REQUIRED TASK: Copy out the lines from the one with "Does this photograph" up to and including the one with "the point at 609,769 →".

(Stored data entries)
──────────

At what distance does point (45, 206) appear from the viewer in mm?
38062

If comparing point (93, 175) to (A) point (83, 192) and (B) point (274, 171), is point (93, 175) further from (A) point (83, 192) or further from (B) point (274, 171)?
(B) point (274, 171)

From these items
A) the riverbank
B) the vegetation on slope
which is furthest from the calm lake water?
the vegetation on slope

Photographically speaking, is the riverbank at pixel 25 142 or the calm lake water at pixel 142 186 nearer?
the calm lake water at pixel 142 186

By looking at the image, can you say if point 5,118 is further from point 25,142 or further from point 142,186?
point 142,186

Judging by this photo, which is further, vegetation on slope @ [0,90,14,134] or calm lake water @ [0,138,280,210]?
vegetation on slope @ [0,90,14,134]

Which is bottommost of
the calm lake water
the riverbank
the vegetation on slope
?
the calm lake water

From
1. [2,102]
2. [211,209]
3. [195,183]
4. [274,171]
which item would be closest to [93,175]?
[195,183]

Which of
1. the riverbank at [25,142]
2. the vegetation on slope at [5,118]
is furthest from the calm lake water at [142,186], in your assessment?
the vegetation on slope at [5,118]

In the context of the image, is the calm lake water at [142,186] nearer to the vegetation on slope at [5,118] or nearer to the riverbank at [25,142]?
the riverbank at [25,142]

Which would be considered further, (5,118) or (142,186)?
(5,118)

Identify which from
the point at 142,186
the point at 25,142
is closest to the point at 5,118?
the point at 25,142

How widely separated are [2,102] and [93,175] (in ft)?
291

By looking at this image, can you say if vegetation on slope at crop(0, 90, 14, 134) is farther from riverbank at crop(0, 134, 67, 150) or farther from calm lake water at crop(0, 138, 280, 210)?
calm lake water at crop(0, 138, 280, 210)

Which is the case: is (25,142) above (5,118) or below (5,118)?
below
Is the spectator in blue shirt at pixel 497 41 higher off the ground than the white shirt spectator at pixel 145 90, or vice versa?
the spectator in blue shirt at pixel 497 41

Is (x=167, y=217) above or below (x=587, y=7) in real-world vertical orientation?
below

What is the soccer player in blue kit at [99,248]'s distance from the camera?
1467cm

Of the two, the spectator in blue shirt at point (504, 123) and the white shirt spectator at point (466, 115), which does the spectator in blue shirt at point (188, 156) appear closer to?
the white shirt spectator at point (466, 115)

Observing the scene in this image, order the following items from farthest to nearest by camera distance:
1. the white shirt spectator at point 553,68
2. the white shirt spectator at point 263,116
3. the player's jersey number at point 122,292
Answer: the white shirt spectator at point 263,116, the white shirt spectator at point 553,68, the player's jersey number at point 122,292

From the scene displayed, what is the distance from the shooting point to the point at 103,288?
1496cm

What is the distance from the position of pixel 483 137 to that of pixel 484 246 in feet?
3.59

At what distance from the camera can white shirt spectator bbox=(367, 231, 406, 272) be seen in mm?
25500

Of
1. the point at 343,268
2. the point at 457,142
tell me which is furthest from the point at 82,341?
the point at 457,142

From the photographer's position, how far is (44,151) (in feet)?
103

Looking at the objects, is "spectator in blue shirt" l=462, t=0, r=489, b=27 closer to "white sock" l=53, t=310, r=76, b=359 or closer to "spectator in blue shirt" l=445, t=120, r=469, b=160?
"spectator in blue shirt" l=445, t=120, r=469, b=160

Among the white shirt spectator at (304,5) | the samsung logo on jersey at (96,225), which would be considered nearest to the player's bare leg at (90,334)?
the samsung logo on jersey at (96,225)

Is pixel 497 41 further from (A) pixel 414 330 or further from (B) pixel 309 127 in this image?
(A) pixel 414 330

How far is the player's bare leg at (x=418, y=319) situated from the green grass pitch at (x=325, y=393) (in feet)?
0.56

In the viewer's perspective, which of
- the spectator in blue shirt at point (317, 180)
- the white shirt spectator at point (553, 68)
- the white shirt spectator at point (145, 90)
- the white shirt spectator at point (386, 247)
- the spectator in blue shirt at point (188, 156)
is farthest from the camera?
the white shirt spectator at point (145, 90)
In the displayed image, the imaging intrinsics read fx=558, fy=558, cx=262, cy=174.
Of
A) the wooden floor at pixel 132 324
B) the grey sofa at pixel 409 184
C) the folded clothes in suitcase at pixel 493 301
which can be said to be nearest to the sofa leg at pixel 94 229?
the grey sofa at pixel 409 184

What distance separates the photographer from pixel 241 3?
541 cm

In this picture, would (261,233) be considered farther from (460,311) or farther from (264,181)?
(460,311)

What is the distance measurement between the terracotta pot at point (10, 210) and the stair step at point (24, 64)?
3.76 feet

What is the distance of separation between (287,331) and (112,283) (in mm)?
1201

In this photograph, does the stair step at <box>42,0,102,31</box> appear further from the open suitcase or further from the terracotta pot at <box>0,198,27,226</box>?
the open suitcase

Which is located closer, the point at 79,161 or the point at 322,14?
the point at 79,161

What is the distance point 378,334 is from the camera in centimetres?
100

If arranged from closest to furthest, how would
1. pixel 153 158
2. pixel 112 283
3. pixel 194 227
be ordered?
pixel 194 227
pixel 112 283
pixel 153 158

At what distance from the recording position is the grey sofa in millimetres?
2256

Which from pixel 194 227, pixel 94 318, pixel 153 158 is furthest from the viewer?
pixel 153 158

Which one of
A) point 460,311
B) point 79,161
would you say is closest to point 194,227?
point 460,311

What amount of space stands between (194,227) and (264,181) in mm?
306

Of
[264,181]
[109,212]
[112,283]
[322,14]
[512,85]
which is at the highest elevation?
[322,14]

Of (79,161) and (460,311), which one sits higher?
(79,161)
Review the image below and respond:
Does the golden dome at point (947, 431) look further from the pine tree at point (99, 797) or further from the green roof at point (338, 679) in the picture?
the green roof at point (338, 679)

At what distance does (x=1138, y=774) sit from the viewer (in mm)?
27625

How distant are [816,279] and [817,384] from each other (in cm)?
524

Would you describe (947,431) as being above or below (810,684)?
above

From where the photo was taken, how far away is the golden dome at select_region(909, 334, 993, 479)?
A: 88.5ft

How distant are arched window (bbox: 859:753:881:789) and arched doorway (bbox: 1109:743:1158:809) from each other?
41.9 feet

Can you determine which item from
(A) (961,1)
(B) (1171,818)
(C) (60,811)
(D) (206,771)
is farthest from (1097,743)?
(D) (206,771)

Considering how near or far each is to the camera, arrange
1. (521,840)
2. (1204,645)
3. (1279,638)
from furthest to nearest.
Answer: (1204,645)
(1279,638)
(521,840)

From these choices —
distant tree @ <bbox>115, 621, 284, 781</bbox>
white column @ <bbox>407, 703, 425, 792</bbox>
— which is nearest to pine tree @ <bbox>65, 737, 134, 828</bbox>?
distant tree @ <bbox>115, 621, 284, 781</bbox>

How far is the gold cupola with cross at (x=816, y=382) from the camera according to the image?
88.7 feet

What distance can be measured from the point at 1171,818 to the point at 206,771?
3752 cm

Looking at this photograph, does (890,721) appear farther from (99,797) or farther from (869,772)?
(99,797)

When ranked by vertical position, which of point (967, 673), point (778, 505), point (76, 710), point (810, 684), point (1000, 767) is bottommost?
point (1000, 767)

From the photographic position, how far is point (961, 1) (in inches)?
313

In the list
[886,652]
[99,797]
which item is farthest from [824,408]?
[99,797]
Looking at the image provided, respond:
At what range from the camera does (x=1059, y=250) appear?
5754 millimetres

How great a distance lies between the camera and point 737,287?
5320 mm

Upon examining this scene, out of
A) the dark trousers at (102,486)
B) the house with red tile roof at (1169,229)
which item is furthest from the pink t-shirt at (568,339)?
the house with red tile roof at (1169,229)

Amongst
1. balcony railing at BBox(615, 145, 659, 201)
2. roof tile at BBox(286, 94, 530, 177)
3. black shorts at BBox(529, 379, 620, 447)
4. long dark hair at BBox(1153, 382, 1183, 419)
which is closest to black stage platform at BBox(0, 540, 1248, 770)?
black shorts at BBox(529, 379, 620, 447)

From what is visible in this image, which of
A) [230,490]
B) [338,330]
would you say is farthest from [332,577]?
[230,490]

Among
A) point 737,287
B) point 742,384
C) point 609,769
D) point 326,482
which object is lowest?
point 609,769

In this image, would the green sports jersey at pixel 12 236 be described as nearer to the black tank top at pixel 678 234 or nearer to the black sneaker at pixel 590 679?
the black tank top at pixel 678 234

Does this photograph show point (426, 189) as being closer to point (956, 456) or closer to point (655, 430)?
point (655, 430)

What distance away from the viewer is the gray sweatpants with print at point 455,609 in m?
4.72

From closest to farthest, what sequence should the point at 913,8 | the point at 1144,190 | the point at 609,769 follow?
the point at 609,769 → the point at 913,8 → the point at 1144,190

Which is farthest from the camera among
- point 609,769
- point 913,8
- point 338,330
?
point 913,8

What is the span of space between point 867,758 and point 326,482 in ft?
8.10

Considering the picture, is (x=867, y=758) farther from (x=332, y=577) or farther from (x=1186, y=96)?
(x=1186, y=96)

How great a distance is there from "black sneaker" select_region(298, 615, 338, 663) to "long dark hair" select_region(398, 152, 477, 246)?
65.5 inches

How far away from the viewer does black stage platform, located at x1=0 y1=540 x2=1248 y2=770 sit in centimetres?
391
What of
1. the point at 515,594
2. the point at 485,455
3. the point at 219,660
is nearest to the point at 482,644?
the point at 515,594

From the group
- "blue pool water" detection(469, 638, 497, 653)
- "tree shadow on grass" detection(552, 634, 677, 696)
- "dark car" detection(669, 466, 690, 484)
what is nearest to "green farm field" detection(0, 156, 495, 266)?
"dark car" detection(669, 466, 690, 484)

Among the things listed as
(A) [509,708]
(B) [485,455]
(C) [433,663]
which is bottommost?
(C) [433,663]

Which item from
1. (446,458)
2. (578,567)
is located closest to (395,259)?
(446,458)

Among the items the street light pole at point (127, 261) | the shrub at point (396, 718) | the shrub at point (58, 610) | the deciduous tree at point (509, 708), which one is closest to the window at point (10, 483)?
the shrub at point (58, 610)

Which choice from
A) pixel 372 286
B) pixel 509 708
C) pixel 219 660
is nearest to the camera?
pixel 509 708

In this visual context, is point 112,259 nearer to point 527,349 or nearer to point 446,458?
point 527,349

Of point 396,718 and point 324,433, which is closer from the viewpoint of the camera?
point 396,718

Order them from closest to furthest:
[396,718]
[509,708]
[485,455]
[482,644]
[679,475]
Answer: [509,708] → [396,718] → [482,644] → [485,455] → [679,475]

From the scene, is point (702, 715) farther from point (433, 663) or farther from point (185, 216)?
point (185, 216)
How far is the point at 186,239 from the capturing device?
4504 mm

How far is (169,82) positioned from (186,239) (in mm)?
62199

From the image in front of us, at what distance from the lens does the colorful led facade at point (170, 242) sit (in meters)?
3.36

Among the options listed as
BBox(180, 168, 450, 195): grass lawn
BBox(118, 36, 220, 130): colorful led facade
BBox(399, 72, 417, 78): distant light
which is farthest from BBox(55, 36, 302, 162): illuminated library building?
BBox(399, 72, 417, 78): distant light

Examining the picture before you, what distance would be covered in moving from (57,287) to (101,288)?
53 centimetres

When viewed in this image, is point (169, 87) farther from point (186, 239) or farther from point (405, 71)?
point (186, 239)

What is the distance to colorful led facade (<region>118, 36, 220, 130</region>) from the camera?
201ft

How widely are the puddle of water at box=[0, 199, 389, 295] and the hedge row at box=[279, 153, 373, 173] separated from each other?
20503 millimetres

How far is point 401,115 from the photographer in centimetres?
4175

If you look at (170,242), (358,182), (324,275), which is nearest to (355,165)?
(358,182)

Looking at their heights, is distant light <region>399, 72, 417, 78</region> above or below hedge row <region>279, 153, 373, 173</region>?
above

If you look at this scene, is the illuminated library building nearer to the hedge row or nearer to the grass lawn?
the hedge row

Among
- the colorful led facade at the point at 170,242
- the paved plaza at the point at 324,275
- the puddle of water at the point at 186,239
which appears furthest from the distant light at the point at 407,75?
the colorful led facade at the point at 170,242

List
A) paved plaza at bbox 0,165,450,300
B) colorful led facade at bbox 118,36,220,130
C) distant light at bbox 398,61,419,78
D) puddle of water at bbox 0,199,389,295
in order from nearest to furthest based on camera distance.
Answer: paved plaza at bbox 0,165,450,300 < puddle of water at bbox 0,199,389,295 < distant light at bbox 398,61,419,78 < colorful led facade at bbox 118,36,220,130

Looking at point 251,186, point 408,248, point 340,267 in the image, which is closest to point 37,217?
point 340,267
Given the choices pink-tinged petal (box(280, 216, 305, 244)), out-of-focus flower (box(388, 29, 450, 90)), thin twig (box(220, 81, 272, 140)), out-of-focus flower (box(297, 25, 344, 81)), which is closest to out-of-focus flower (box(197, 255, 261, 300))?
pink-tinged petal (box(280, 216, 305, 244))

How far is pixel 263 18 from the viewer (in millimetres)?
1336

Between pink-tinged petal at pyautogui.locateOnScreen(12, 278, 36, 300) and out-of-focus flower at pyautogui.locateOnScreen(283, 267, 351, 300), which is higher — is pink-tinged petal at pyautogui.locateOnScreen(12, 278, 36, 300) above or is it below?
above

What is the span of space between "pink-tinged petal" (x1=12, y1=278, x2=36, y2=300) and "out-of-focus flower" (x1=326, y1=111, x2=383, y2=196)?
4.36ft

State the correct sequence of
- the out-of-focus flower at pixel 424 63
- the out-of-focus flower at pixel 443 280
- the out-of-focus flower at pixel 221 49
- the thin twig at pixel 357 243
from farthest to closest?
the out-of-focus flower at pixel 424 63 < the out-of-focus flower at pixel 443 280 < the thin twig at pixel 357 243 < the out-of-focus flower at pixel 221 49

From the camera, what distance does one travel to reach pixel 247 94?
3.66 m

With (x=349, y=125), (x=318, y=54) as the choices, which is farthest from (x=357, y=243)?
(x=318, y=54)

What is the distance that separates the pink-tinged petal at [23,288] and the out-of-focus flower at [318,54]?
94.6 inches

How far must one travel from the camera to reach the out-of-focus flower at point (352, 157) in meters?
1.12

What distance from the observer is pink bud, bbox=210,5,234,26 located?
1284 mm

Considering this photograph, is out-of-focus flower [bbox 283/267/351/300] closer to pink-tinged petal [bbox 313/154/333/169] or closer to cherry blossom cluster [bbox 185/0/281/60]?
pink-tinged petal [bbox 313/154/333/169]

──────────

TASK OUTPUT:
Does this photograph show point (426, 189) as being closer to point (956, 456) or closer to point (655, 430)?
point (655, 430)

What distance away from the viewer is the gray sweatpants with print at point 455,609 in m?
4.72

From closest to farthest, what sequence should the point at 913,8 | the point at 1144,190 | the point at 609,769 follow?
the point at 609,769 → the point at 913,8 → the point at 1144,190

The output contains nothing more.